- Born: August 11, 1896 Toronto, Canada
- Died: June 7, 1985 (aged 88) Mattituck, New York, USA
- Allegiance: George V of the British Empire
- Service / branch: Canadian Expeditionary Force Royal Flying Corps
- Rank: Lieutenant
- Unit: 109th Regiment Canadian Militia, 204th Battalion (Beavers), CEF, 116th Battalion CEF, No. 41 Squadron RAF, No. 84 Squadron RAF
- Awards: Military Cross

= Frank Harold Taylor =

Lieutenant Frank Harold Taylor (11 August 1896—7 June 1985) was a Canadian-born flying ace. During World War I, he was credited with ten aerial victories.

==Early life and service==
Frank Harold Taylor was Toronto born, being the child of Jane Taylor. He was a student during the start of World War I, and joined the Canadian militia circa February 1916 and became a lieutenant. On 13 September 1916, he joined the Canadian Expeditionary Force for overseas service. He subsequently served in two battalions of the Canadian Expeditionary Force before transferring to the Royal Flying Corps.

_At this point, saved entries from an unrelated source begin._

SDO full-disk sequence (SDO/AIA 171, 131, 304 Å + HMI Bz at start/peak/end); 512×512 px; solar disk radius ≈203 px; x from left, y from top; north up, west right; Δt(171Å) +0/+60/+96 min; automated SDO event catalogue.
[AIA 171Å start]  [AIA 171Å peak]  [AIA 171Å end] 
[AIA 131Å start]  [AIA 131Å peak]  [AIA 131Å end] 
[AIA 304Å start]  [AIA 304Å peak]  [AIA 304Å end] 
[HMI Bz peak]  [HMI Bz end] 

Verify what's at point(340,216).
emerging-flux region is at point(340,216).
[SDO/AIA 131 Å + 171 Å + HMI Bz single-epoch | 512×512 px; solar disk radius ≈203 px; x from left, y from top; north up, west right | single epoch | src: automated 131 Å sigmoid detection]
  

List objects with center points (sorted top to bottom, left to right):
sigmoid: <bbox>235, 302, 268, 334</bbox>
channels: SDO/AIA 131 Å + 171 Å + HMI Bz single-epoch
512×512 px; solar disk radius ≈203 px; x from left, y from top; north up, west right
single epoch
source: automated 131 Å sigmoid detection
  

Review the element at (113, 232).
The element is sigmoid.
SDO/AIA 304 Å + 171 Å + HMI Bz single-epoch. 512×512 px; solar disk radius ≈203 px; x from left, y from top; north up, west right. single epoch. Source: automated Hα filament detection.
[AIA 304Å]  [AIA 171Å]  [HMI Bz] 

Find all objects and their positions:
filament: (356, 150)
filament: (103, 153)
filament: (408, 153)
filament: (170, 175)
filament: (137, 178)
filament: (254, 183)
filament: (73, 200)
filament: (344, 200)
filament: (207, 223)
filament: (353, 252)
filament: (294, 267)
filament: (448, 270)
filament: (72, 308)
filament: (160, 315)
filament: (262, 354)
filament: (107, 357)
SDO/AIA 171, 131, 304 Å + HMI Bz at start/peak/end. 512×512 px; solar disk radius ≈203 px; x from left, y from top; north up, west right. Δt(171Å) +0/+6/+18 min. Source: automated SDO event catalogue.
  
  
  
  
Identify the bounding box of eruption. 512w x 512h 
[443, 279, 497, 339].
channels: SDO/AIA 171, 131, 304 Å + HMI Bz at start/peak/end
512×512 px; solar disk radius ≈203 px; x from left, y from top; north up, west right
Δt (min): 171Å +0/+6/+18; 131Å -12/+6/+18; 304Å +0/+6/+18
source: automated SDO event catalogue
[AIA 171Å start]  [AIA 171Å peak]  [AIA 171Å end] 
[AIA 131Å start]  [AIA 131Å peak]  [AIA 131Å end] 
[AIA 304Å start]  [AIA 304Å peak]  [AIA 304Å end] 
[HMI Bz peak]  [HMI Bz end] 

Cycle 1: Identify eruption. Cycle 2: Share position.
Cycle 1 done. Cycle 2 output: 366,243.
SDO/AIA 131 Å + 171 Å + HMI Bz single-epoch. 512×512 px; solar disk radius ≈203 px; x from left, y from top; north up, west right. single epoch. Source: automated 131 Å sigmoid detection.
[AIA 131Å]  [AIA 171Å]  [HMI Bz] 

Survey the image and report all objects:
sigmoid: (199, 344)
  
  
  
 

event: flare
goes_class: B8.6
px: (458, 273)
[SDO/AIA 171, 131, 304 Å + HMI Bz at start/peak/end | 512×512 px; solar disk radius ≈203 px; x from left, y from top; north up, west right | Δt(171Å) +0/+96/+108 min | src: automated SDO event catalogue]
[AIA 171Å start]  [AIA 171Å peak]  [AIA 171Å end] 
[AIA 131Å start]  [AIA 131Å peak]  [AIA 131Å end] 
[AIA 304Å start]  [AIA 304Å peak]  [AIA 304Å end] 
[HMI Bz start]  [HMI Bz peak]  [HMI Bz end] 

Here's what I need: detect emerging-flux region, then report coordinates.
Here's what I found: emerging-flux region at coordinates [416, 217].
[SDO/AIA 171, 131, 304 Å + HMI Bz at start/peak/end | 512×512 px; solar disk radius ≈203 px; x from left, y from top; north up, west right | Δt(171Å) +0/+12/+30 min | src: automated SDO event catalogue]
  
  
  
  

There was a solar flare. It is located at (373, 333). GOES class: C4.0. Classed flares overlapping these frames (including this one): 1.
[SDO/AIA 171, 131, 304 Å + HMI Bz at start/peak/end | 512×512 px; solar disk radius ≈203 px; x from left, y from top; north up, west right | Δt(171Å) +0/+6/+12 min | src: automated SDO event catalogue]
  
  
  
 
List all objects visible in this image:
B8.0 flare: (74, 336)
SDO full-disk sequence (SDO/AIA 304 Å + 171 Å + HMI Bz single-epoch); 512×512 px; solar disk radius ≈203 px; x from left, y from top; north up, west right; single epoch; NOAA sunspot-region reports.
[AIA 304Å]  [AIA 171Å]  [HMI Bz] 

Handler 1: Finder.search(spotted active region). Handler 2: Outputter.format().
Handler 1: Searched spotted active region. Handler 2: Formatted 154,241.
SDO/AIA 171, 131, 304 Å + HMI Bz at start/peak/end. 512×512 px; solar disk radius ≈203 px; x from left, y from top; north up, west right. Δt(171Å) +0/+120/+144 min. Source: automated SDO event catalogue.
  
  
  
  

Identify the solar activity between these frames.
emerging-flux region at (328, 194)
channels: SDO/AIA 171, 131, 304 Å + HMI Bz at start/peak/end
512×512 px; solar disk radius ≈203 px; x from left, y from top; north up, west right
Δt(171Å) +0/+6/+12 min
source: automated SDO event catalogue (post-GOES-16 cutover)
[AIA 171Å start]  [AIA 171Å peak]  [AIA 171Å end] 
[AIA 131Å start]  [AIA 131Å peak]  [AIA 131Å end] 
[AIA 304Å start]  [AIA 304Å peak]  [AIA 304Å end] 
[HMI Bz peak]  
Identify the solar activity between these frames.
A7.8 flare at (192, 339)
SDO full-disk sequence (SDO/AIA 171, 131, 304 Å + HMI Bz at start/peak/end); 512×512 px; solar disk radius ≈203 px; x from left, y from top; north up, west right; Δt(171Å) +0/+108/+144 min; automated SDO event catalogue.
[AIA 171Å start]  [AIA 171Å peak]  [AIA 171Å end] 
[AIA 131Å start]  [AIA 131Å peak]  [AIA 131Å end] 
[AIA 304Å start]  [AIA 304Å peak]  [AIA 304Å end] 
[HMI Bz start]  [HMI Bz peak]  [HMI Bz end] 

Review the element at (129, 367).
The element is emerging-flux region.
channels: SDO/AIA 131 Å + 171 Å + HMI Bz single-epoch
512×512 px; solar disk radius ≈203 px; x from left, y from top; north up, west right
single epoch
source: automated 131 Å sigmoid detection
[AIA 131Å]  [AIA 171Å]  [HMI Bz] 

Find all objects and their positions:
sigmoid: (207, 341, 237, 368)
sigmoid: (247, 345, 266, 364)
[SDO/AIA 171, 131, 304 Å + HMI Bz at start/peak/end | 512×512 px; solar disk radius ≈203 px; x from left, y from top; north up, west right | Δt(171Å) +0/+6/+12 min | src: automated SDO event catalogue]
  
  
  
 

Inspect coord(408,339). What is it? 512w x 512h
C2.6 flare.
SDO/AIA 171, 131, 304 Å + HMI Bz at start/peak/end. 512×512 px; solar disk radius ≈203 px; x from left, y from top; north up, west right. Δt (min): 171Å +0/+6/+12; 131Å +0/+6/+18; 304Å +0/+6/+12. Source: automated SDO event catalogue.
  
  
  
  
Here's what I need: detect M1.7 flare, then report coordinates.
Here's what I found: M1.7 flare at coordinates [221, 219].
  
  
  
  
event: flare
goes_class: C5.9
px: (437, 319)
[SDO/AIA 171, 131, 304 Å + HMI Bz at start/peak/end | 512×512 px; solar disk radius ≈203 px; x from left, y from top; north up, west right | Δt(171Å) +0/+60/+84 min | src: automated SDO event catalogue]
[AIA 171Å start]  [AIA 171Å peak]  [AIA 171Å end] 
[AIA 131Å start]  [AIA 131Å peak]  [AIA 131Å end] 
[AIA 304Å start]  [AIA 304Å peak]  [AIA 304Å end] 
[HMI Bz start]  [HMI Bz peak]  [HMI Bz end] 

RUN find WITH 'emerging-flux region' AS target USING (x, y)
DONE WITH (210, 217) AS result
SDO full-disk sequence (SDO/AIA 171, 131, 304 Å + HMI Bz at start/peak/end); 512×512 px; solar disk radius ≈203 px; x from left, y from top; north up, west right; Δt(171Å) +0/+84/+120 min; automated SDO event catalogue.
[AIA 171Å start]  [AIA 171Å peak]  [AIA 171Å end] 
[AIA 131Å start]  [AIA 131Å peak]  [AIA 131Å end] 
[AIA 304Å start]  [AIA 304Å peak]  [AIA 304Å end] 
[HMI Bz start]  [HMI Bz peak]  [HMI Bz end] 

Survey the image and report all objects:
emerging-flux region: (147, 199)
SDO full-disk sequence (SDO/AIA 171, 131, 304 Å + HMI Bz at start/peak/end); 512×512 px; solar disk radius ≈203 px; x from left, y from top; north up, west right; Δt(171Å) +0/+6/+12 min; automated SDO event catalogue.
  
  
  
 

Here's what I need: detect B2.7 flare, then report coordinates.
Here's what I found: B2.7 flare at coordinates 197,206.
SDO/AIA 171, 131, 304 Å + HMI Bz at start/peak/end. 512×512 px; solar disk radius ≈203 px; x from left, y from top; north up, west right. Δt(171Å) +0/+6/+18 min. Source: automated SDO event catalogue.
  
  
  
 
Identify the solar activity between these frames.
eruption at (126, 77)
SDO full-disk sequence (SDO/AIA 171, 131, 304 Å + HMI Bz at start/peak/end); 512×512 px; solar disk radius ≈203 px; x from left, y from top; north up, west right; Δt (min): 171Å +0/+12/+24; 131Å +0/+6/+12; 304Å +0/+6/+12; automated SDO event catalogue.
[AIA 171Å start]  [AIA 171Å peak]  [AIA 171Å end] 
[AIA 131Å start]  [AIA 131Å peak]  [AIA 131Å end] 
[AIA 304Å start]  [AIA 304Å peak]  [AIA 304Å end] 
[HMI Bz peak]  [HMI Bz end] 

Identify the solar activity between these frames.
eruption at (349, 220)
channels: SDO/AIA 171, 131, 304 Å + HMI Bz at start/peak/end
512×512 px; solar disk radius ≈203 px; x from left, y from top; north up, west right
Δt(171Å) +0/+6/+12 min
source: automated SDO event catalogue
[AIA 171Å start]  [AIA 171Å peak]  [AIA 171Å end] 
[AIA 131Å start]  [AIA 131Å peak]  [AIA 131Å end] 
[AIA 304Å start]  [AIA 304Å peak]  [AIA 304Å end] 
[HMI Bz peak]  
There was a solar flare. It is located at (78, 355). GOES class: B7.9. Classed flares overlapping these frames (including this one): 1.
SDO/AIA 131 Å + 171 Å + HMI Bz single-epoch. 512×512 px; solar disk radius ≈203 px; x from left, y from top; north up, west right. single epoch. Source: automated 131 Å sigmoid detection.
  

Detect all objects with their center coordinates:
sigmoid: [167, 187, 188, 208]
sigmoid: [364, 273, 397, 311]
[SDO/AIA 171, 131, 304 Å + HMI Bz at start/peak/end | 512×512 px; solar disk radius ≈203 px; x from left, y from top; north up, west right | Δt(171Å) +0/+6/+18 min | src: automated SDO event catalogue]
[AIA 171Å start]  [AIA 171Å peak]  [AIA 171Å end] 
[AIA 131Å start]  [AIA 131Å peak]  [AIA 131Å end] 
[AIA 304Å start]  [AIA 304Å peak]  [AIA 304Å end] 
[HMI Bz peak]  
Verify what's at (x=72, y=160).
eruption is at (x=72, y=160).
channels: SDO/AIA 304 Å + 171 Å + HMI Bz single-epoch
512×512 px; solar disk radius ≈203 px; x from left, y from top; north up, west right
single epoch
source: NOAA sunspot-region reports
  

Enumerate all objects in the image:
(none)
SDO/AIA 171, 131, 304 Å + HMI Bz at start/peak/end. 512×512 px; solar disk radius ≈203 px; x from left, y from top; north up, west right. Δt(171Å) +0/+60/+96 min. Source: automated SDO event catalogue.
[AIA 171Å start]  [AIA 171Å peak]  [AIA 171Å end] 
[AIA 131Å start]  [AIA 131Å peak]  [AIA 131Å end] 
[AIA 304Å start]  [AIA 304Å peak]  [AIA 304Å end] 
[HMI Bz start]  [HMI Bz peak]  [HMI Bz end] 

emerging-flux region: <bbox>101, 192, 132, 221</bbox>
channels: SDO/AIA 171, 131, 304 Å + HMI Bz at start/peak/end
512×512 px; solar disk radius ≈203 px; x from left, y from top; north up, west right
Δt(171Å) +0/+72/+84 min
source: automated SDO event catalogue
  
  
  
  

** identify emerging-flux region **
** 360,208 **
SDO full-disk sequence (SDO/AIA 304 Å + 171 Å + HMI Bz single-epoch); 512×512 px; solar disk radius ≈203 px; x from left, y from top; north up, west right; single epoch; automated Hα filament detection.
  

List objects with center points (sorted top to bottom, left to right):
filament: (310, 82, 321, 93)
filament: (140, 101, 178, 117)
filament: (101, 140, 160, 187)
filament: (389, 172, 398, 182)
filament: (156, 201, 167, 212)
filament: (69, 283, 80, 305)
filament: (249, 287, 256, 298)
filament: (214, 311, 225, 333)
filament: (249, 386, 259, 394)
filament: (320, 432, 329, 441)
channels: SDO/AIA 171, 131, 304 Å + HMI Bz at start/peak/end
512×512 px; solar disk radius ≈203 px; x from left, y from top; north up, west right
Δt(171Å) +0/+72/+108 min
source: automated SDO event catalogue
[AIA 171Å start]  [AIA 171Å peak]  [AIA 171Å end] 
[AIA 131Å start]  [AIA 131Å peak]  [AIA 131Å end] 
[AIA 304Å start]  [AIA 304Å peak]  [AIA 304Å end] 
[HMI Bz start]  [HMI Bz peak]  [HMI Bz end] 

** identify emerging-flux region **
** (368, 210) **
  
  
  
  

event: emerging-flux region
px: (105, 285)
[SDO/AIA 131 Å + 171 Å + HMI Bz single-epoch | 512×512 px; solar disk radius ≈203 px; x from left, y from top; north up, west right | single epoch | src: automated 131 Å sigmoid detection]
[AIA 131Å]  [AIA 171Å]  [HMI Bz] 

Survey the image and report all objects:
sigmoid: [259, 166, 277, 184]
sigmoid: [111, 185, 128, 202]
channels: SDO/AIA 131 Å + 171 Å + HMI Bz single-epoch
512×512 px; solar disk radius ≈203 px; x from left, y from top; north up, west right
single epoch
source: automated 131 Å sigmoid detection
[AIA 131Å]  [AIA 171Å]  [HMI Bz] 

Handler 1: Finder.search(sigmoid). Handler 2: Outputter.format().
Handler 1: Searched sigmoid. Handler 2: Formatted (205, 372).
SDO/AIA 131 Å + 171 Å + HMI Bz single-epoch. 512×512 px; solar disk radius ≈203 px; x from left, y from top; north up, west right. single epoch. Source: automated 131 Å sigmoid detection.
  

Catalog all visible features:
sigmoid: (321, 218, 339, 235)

==World War I aerial service==
Taylor was confirmed in rank as a Temporary second lieutenant with the RFC on 10 September 1917. He was also assigned to 41 Squadron in September 1917 as an Airco DH.5 pilot. He scored his first victory with serial number B667, helping Russell Winnicott, Loudoun MacLean, and Meredith Thomas destroy a German reconnaissance two-seater plane over Rumilly. The squadron re-equipped with newer Royal Aircraft Factory SE.5as. Flying SE-5a serial number C1752, the young pilot teamed with fellow Canadian Harry Watson to destroy an Albatros D.V over Vitry on 25 January 1918. Taylor would use the same plane for six more wins in the latter part of March, capped by the destruction of another Albatros D.V at 0900 hours on 24 March 1918, followed by a successful balloon busting within the hour.

In May 1918, Taylor returned to Canada for home leave. Upon his return, he was assigned to 84 Squadron. Using SE.5a serial F855, he scored two final victories, on 3 and 10 November 1918. His final tally was an observation balloon and five enemy planes destroyed solo, two enemy planes destroyed in joint attacks, and two German planes driven down out of control.

==Post World War I==
Taylor gave up his commission and became unemployed by the Royal Air Force on 16 September 1919.

Frank Harold Taylor died on Long Island, New York, on 7 June 1985.

==Honors and awards==
Text of citation for award of the Military Cross

For conspicuous gallantry and devotion to duty. On one occasion, whilst on offensive patrol, he shot down a hostile scout in flames and a second out of control. On the following day he shot down an enemy triplane, which finally crashed to earth. During the recent operations he has carried out many successful attacks on enemy infantry from low altitudes, and has taken part in over 80 offensive patrols. His gallantry and good service merit the highest praise.